» Text
☆ ☆ ☆ ☆ ☆
Mary O’Rourke (née Lenihan), former Fianna Fáil politician, is born in Athlone, County Westmeath, on May 31, 1937.

O’Rourke is educated at St. Peter’s in Athlone, Loreto Bray Convent in County Wicklow, University College Dublin and St. Patrick’s College, Maynooth. She works as a secondary school teacher before beginning her political career.

O’Rourke begins her political career in local politics, serving on Athlone Urban District Council between 1974 and 1987 and on Westmeath County Council between 1979 and 1987. She is elected to Seanad Éireann in 1981 as a Senator for the Cultural and Educational Panel. She stands unsuccessfully for the Dáil at the February 1982 Irish general election, but is subsequently re-elected to the Seanad. At the November 1982 Irish general election, she is first elected to Dáil Éireann as a Fianna Fáil TD for the Longford–Westmeath constituency, and from 1992 for the new Westmeath constituency.

In 1987, O’Rourke is appointed Minister for Education by Charles Haughey. She and her brother, Brian Lenihan Snr, become the first brother and sister in Irish history to serve in the same cabinet. In the November 1991 cabinet reshuffle, she becomes Minister for Health. In February 1992, Charles Haughey resigns as Taoiseach and Fianna Fáil leader and she contests the subsequent leadership election along with Michael Woods and Albert Reynolds. Reynolds wins the election and she is subsequently dropped from her ministerial position, but is appointed to a junior ministry as Minister of State for Labour Affairs at the Departments of Industry and Commerce, and later Enterprise and Employment.
☆ ☆ ☆ ☆ ☆
» Data extract
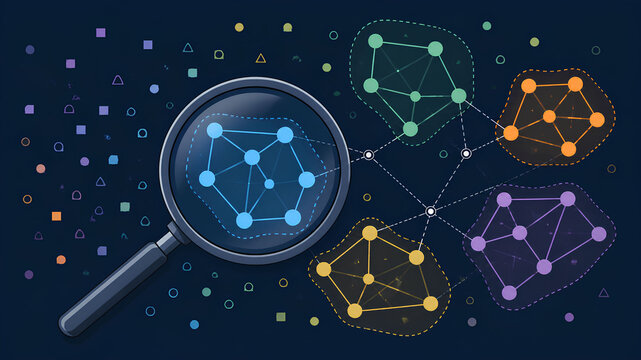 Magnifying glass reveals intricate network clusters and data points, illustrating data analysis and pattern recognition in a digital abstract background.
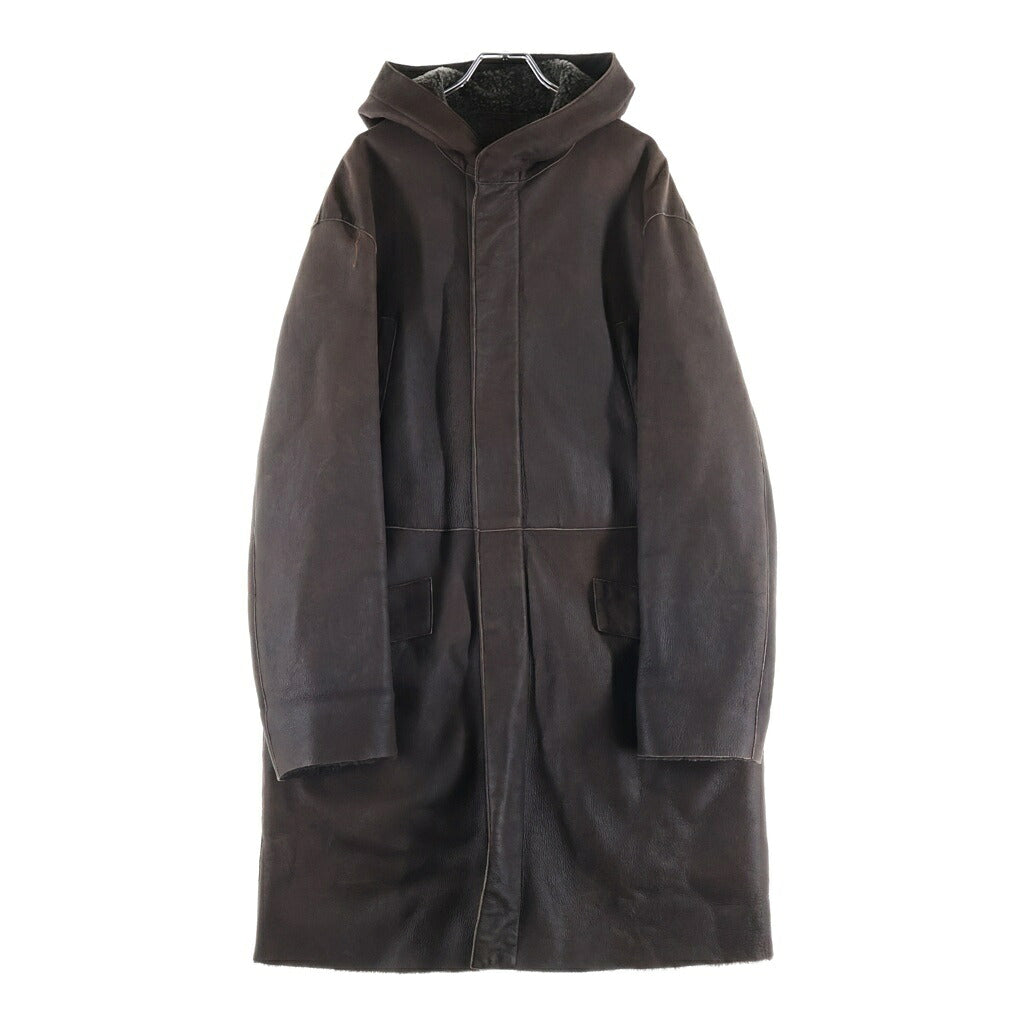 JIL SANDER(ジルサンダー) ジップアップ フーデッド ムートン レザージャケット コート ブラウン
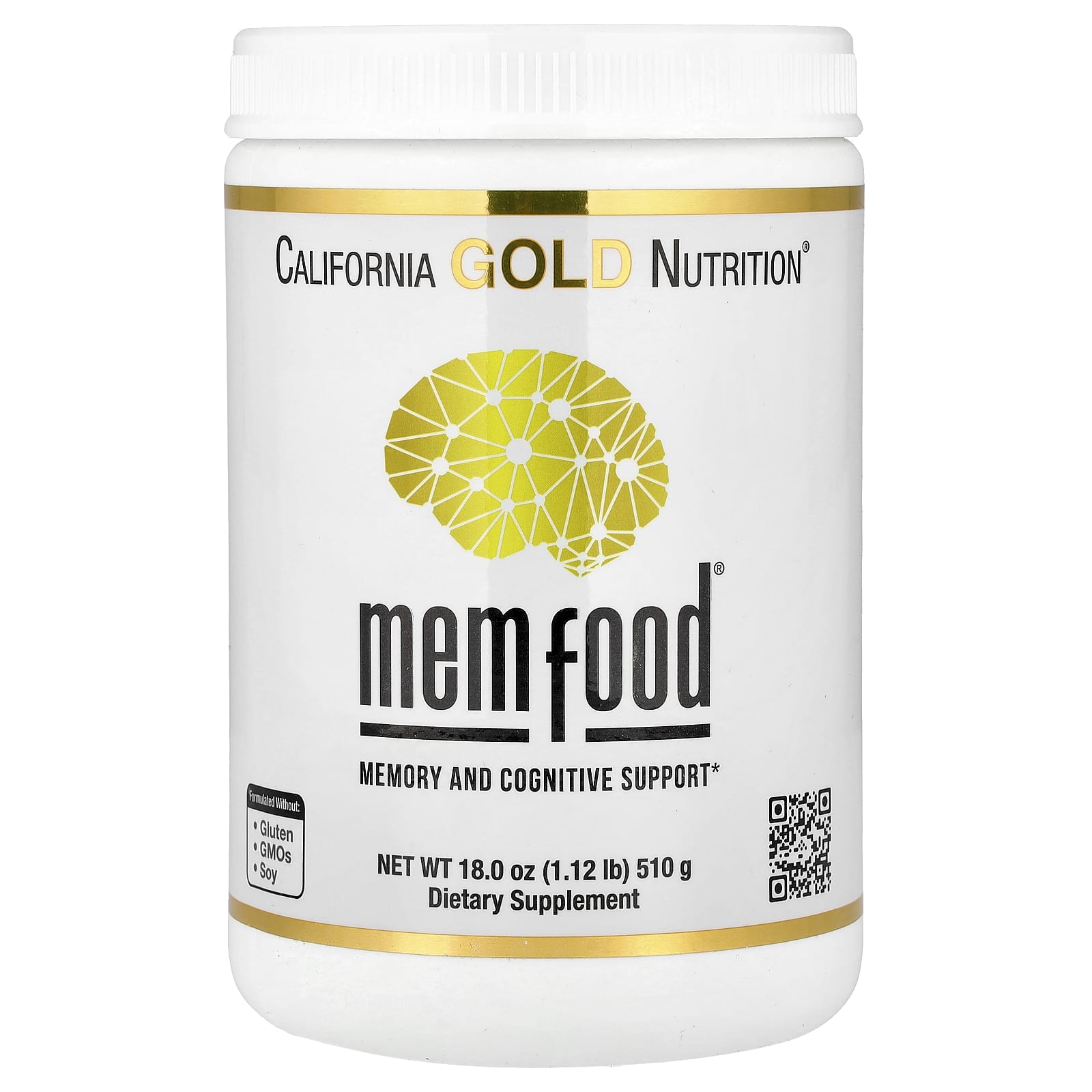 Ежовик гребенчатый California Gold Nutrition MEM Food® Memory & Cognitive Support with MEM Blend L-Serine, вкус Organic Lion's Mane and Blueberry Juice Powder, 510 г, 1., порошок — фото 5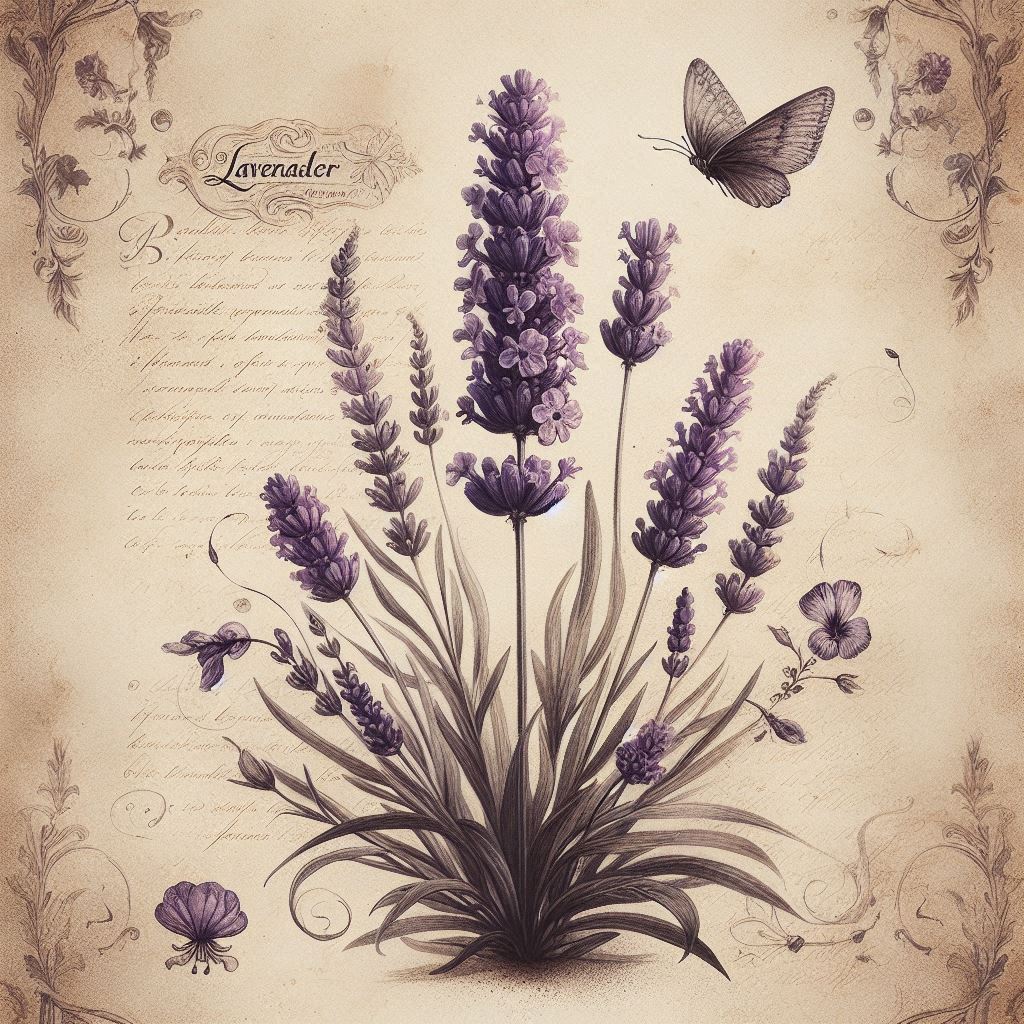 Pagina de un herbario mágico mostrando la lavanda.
☆ ☆ ☆ ☆ ☆
» Work request 1
Name every educational institution that the biography says Mary O'Rourke attended.
» Work request 2
Reproduce the biography's passage starting at "O’Rourke begins her" and ending at "new Westmeath constituency.", substituting "without success" for "unsuccessfully".
The listing has no connection to the biography.

» Exercise result 1
- St. Peter's in Athlone
- Loreto Bray Convent in County Wicklow
- University College Dublin
- St. Patrick's College, Maynooth

» Exercise result 2
O’Rourke begins her political career in local politics, serving on Athlone Urban District Council between 1974 and 1987 and on Westmeath County Council between 1979 and 1987. She is elected to Seanad Éireann in 1981 as a Senator for the Cultural and Educational Panel. She stands without success for the Dáil at the February 1982 Irish general election, but is subsequently re-elected to the Seanad. At the November 1982 Irish general election, she is first elected to Dáil Éireann as a Fianna Fáil TD for the Longford–Westmeath constituency, and from 1992 for the new Westmeath constituency.